Learn about Message Streams and Kafka

A message stream is conceptually similar to a message queue but has some critical differences, particularly in how data is consumed and managed. Let's explore this through an example scenario.


Scenario: Building a Blog Website

Imagine we are building a blog platform like Hashnode or Medium. Every time a blog is published, several actions need to be performed:

  1. Index the blog in a search engine.

  2. Increment the total post count in the database.

Now, let’s analyze various approaches to implement this workflow.


Approach 1: Using a Message Queue

In this approach:

  1. The user publishes a blog via the API.

  2. The API server saves the blog in the main database.

  3. The API server sends a message to a RabbitMQ message queue.

  4. Multiple consumers pull messages from the queue. For instance:

    • One consumer indexes the blog in Elasticsearch.

    • Another consumer increments the total post count in the main database.

Issue:

What happens if one consumer succeeds while the other fails? For example, if the total post count is incremented in the database but the blog is not indexed in the search engine, the data becomes inconsistent.


Approach 2: Using Two Brokers and Two Sets of Consumers

To address the issue, one might think of having two separate message queues and sets of consumers:

  1. The API server writes messages to both queues.

  2. Consumers read messages from their respective queues and perform tasks.

Issue:

This reduces the chance of consumer failure but introduces a new problem:

  • What if the API server succeeds in writing to one queue but fails to write to the other?
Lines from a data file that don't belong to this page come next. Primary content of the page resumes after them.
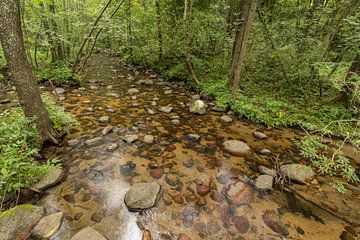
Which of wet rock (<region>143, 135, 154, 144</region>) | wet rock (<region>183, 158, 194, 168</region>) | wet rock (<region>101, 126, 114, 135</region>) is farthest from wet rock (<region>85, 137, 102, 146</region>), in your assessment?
wet rock (<region>183, 158, 194, 168</region>)

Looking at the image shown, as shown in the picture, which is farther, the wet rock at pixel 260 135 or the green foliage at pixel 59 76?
the green foliage at pixel 59 76

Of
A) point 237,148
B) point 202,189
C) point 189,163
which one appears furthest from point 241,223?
point 237,148

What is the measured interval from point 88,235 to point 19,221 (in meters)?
0.91

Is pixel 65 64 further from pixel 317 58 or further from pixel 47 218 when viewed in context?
pixel 317 58

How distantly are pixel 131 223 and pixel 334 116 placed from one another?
561cm

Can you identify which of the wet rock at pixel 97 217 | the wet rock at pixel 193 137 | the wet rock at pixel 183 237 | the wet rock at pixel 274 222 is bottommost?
the wet rock at pixel 97 217

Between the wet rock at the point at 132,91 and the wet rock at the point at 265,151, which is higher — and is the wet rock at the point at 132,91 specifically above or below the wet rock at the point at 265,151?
below

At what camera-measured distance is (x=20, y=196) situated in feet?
9.25

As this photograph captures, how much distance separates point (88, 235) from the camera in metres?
2.31

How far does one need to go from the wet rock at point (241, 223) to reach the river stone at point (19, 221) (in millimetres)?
2635

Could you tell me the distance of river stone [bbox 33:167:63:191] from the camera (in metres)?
2.97

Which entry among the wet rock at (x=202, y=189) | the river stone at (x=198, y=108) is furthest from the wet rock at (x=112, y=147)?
the river stone at (x=198, y=108)

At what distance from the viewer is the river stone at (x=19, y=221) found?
225 cm

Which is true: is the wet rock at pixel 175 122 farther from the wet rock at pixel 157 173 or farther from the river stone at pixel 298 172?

Again, inconsistency arises.

Approach 3: Using Message Streams

Here’s where message streaming platforms like Apache Kafka or AWS Kinesis shine. With a message stream:

  1. The API server writes data to a single stream.

  2. Multiple consumers read data from the stream, each tailored to perform specific tasks (e.g., indexing or updating the database).

Advantages:

  1. Write Once, Read Many: Writing to one stream ensures a single source of truth. Any number of consumers can read from it.

  2. Data Persistence: Unlike traditional message queues, streams retain data for a specified duration, allowing consumers to reprocess data if needed.

  3. Consumer Independence: Consumers are specialized, meaning each performs a specific task, reducing redundancy and improving consistency.

In a traditional message queue, consumers actively pull data and process it. In contrast, in a message stream, data persists in the stream, and consumers iterate over it. Retention policies determine when data is removed.


Apache Kafka Essentials

Apache Kafka is a robust message streaming platform used to build real-time data pipelines and streaming applications. Its components are as follows:

a. Producers

Producers are applications that send (or "produce") data to Kafka.

Example: A web app logs user activities and sends these logs to Kafka.

b. Topics

  • Topics are categories or channels where data is stored.

  • Producers send data to specific topics.

Example: A "UserLogs" topic stores user activity logs.

c. Partitions

  • Topics are divided into smaller chunks called partitions.

  • Partitions allow parallelism, enabling Kafka to handle large volumes of data efficiently.

  • Each partition has a unique ID (e.g., Partition 0, Partition 1).

Example: The "UserLogs" topic has 3 partitions, distributing logs among them.

d. Consumers

Consumers are applications that read (or "consume") data from Kafka topics.

Example: A data analytics app consumes logs from the "UserLogs" topic to generate insights.

e. Brokers

  • Brokers are Kafka servers that store and manage data.

  • A Kafka cluster consists of multiple brokers working together.

Example: A cluster with 3 brokers (Broker 1, Broker 2, Broker 3) distributes topic partitions among the brokers.

f. Consumer Groups

  • Consumers can collaborate in a group to read data from a topic.

  • Each partition is assigned to one consumer in the group, ensuring parallel processing.

Example: If a topic has 3 partitions and there are 3 consumers in a group, each consumer processes one partition.


How Kafka Works

  1. Producers Send Data: Producers write data to a specific topic. Kafka appends this data to a partition within the topic.

  2. Kafka Stores Data: Kafka brokers store the data in partitions. For fault tolerance, data is replicated across brokers. For example, if a partition's replication factor is 3, its data is stored on 3 brokers.

  3. Consumers Read Data: Consumers fetch data from topics. Kafka maintains an offset for each consumer, tracking where they last read.

Limitation:

A single consumer can only read from one partition at a time.


Conclusion

Message streams like Kafka offer a more consistent and scalable solution compared to traditional message queues. By enabling “write once, read many” capabilities, Kafka ensures data consistency, fault tolerance, and parallel processing—key requirements for modern, real-time applications like our blog platform.